Questions to answer
[1] Based on the envelope handling claims, explain why the second envelope contacting face is spaced horizontally rearward from the first.
[2] Copy the envelope handling claims from "5. The envelope" up to and including "ranging between 5.degree.", substituting "suction manifold" for "vacuum manifold".
[3] List every claim number that the envelope handling claims refer back to with the words "defined in claim".

Reading text
4. The envelope handling system defined in claim 3, wherein the
second envelope contacting face is further defined as being
horizontally spaced rearwardly from the first envelope contacting
face, thereby assuring contacting engagement of the leading edge of
one side of the moving envelope with the second envelope contacting
face at a time subsequent to the contacting engagement of the
leading edge of the other side of the envelope with the first
envelope contacting face, whereby separation of one side of the
envelope from the first plane is provided before separation of the
other side of the envelope from the first plane is commenced.
5. The envelope handling system defined in claim 4, wherein the
leading edge of the first envelope contacting face of the first
vacuum manifold is positioned in close adjacent proximity to the
envelope transfer pathway.
6. The envelope handling system defined in claim 5, wherein the
first and second envelope contacting faces are further defined as
being horizontally slanted relative to the first plane defined by
the envelope transfer pathway at an angle ranging between 5.degree.
and 15.degree..

Material shown

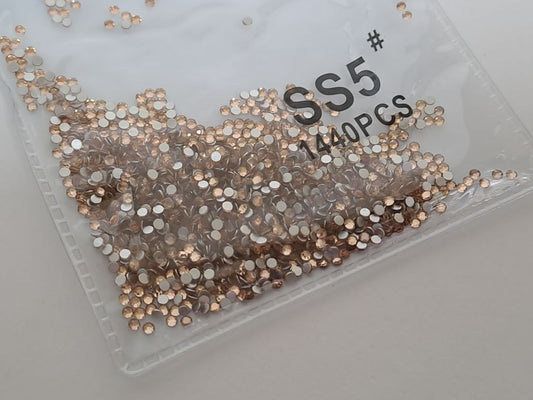 Rose Gold Gems #SS5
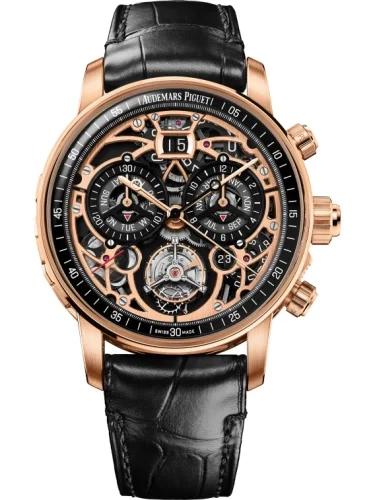 Audemars Piguet Audemars Piguet - 26398OR.OO.D002CR.01 CODE 11.59 Ultra-Complication Universelle #RD4 Pink Gold / Skeleton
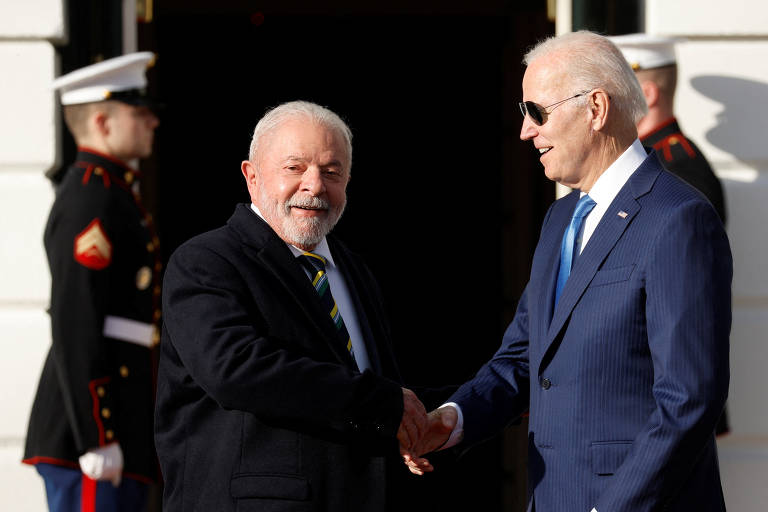 Presidente Lula foi aos EUA para encontro com Joe Biden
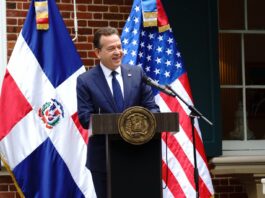 Canciller Bisonó desarrolla en Washington agenda de alto nivel sobre cooperación bilateral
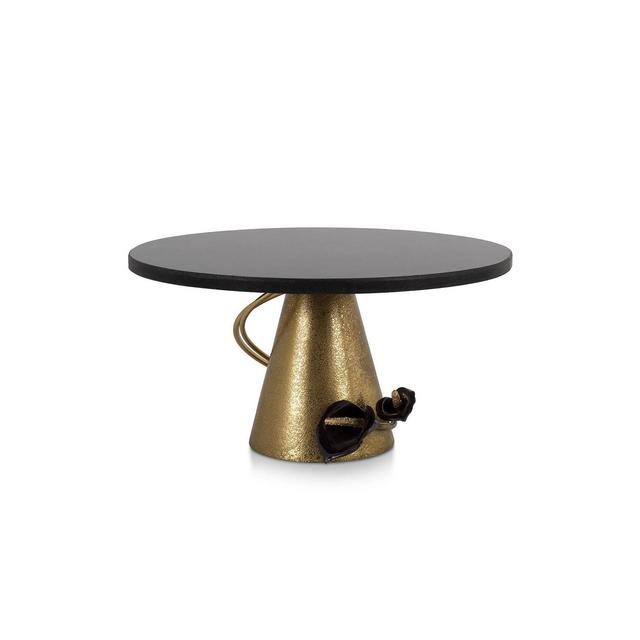 Michael Aram Calla Lily Midnight Cake Stand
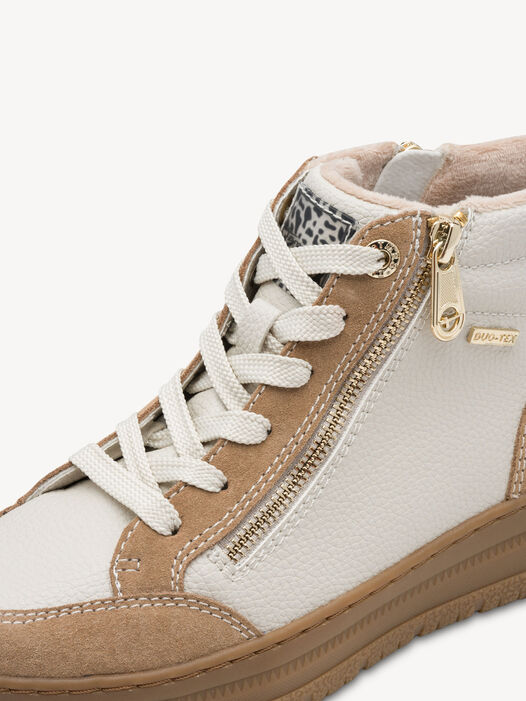 Enkellaarsje, OFFWHITE COMB, hi-res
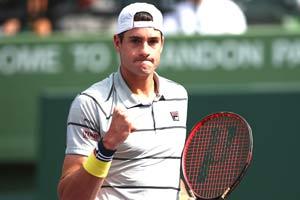 John Isner routs South Chung to reach Miami semi-finals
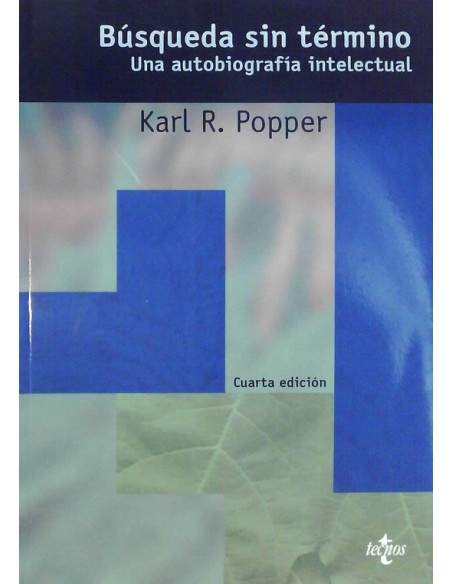 Búsqueda sin término. Una autobiografía intelectual (Nuevo) Búsqueda sin término. Una autobiografía intelectual (Nuevo)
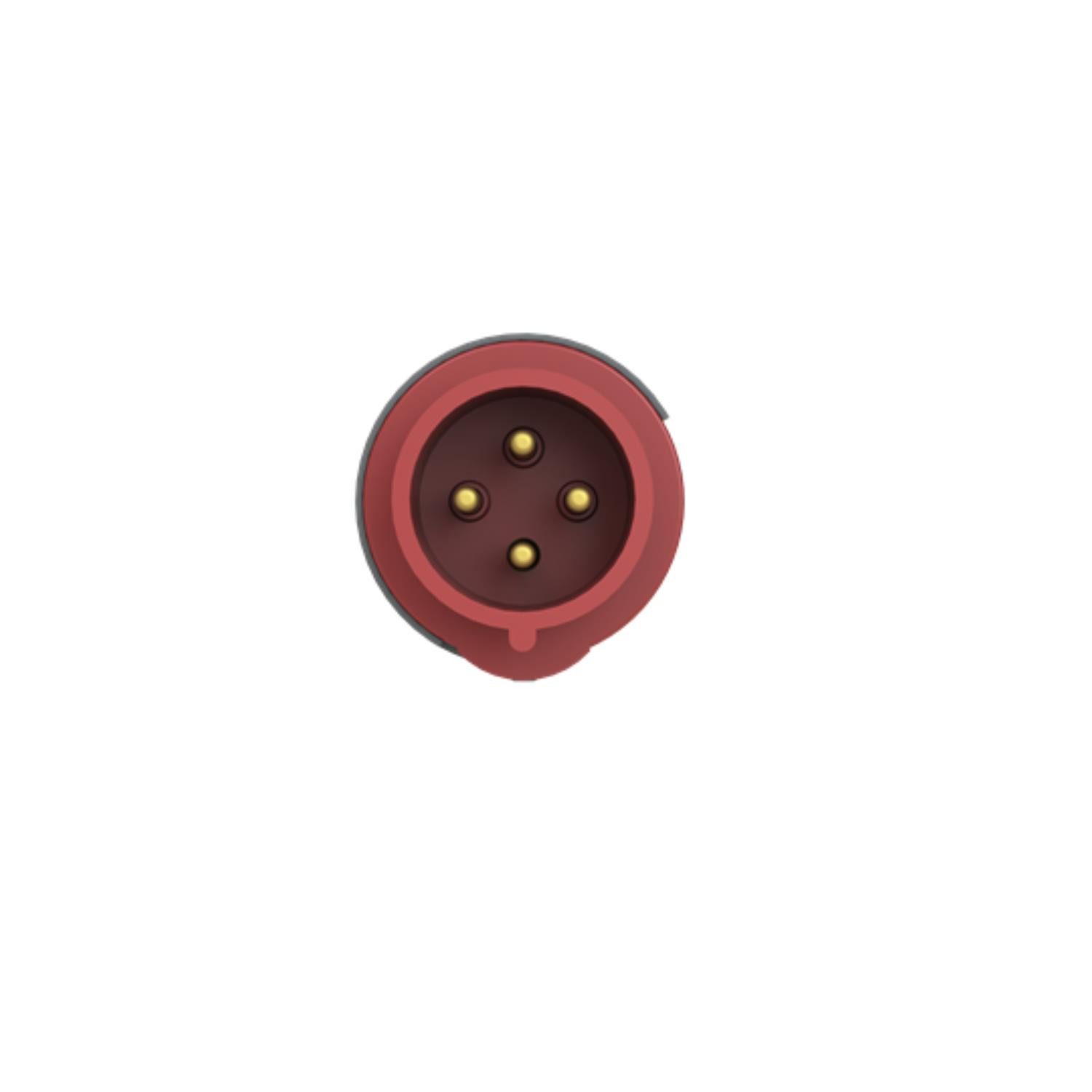 Amphenol CEE-Stecker Titel:32 Ampere CEE Steckverbinder 4-polig (3P+PE) Stift, Kodierung 6, (CEE Stromverteiler)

Exercise results
[1] Setting the second face back makes the leading edge of one side of the moving envelope touch it later than the leading edge of the other side touches the first face. As a result, one side of the envelope starts to separate from the first plane before the other side does.

[2]
5. The envelope handling system defined in claim 4, wherein the
leading edge of the first envelope contacting face of the first
suction manifold is positioned in close adjacent proximity to the
envelope transfer pathway.
6. The envelope handling system defined in claim 5, wherein the
first and second envelope contacting faces are further defined as
being horizontally slanted relative to the first plane defined by
the envelope transfer pathway at an angle ranging between 5.degree.

[3] Claim 3, claim 4, claim 5